Proximity Theatre Company takes its name from an improvisational exercise in which a group of actors makes a single shape with their bodies touching. “Coming into proximity” is more than a game for these young performers; it’s a metaphor for art, and for life.

“If you come together that way,” Proximity director Kyra Lehman once explained, “you can create beautiful stories.”

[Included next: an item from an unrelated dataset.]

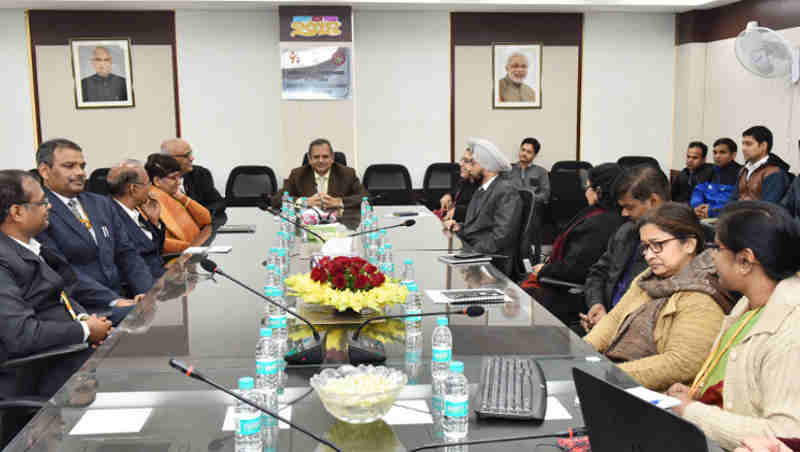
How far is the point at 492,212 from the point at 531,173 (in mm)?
3494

Along with her colleagues, composer Ken Urbina and playwright Karina Richardson, Lehman first presented The Marvelous Story of Shandy Wilkes in 2009. Richardson’s original script tells the story of a girl born with mirrors behind her eyes: mirrors that reflect whatever the person looking into those eyes most loathes about himself. Reworked this year for a cast of seven performers and four musicians, Shandy Wilkes is a playful, polished, and affecting work of physical theater.

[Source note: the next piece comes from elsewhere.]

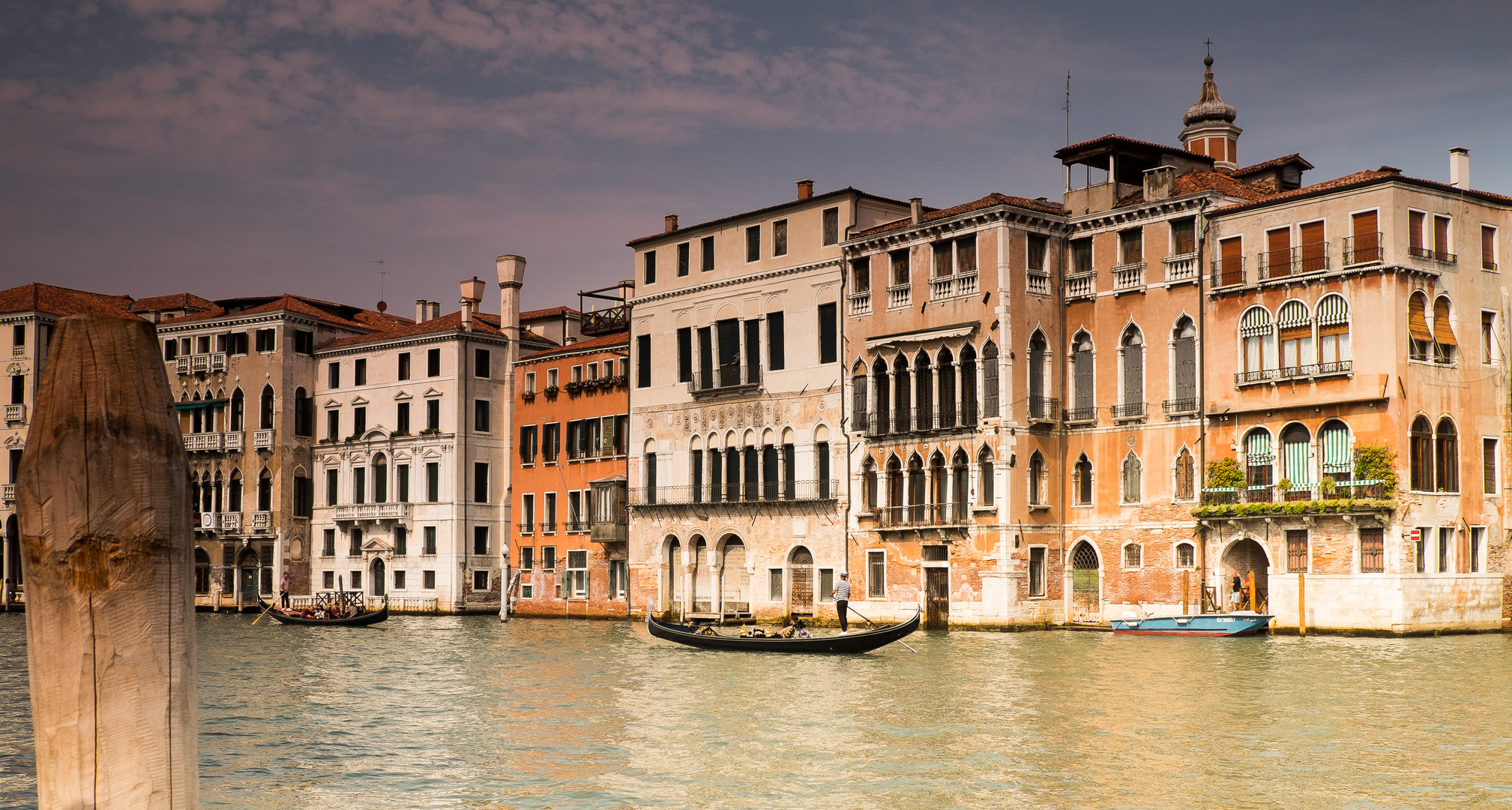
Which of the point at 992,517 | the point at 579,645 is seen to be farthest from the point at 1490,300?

Like Proximity itself, the play is concerned with human connection and lack thereof. Little Shandy, played by Chiara Perez del Campo, yearns, like all children, to be seen. Her mother refuses to look her daughter in the eyes, preferring to buy her designer sunglasses. As played by Richardson, Ms. Wilkes is shrill and fantastically narcissistic. The toes of her right foot are curled in on themselves in a manifestation of perpetual tension. Meanwhile, the kids at school—and even Principal Tupp (Ian Wexler)—learn to fear and shun Shandy. She finds solace in her imaginary friends: a hyperactive unicorn with a Cockney accent and a penchant for coconuts (Jake Himovitz), and a rather fastidious dragon concerned with Shandy’s moral development (Gabriela London). Himovitz also plays Hymn, the only boy at school too innocent to react to Shandy’s gaze, and later, the man who loves her.

This year’s smaller cast requires most actors to play multiple characters, and much of the joy of this production happens in the transitions. Siena Perez del Campo is brilliant as Maria Carmen, Shandy’s sympathetic old granny. Then she whips off her glasses, drops her cane, and adopts a scowl to play Jess, the sarcasm-dripping, smack-talking teen. Her sidekick, Mol, is an equally believable adolescent (“I thought you gave me that hair tie,” she whines into her cell phone; “I thought you said it made you look fat”), but she’s also brilliant as Tabitha, the schmaltzy talk-show host with a gravelly smoker’s voice and a butt-twitching dance that signifies a commercial break.

Much of what drives Shandy happens downstage left, where Urbina and his fellow musicians create a stunning range of sounds: crashing cacophonies, catchy refrains, TV jingles, even well placed passages of silence.

What’s clear from this show is that Proximity brings both playfulness and earnest dedication to the work of pushing beyond fear and forging human connections. Hallelujah.